▶ **THE TASK**:
The entries below must be retyped exactly. Pictures are to be omitted.

(Collected data)
***

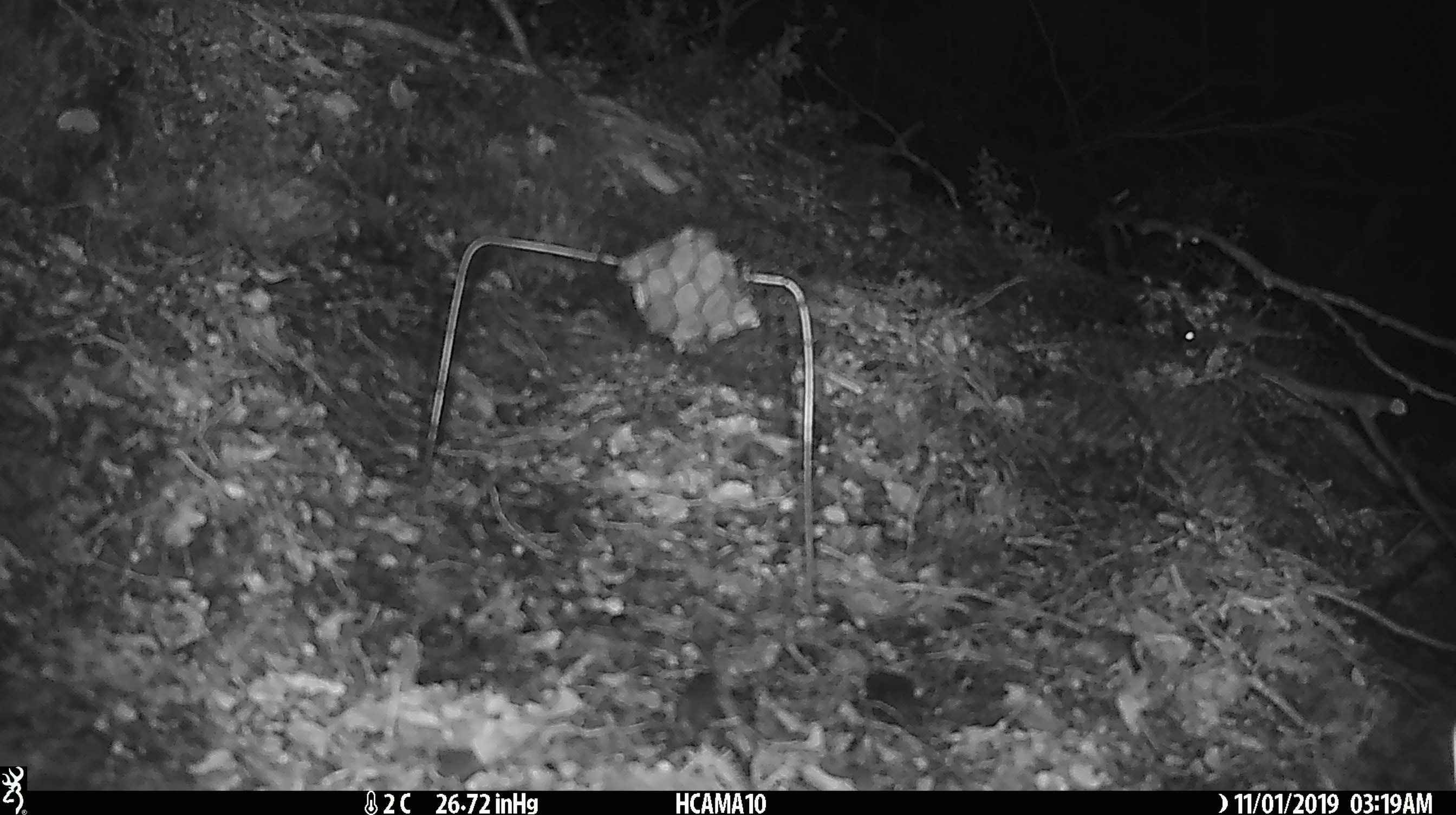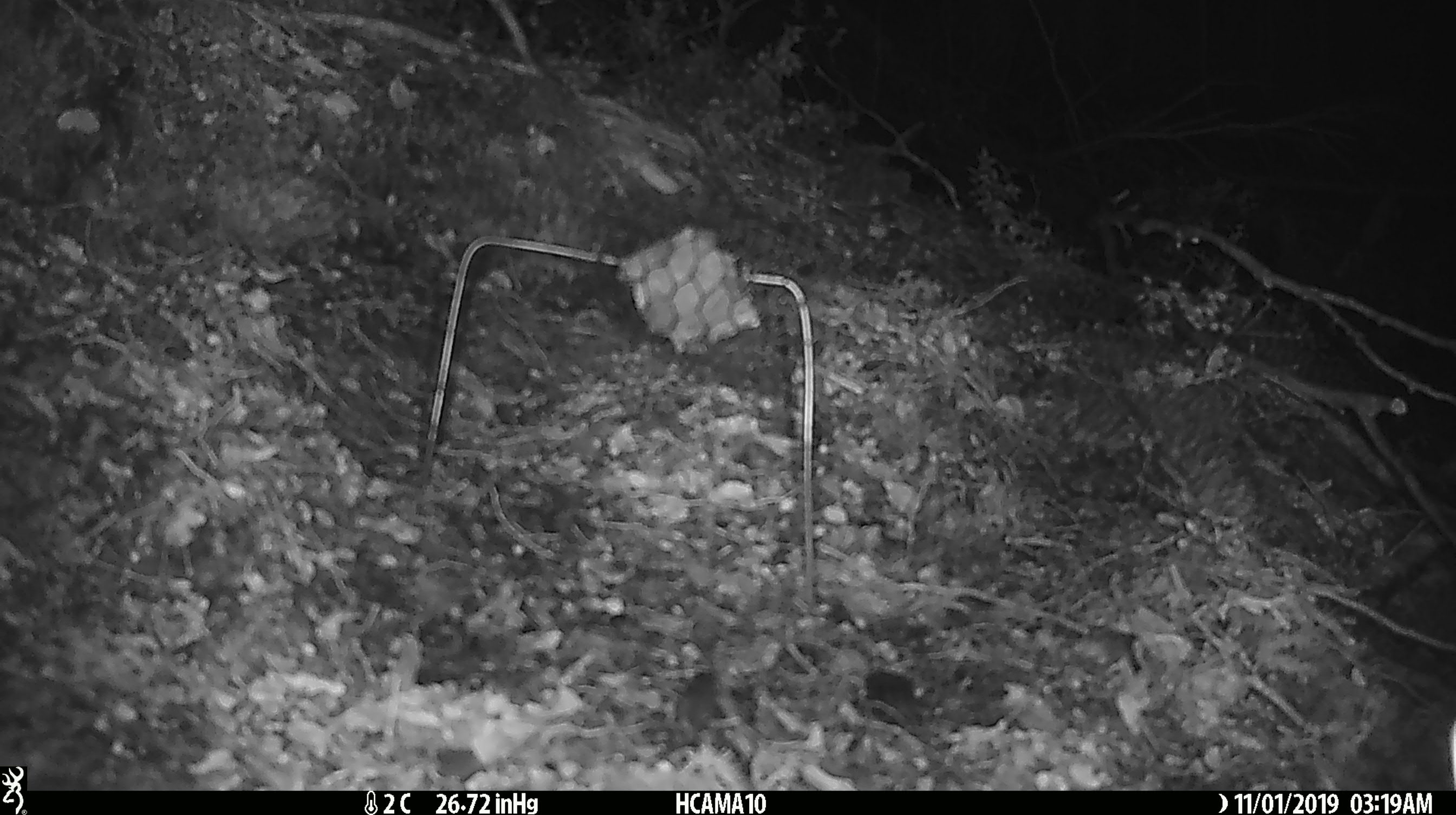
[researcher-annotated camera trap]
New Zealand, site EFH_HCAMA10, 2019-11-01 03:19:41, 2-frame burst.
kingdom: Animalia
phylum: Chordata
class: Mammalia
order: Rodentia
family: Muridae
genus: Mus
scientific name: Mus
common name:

***

▶ **SOLVED EXERCISE**:
[researcher-annotated camera trap]
New Zealand, site EFH_HCAMA10, 2019-11-01 03:19:41, 2-frame burst.
kingdom: Animalia
phylum: Chordata
class: Mammalia
order: Rodentia
family: Muridae
genus: Mus
scientific name: Mus
common name:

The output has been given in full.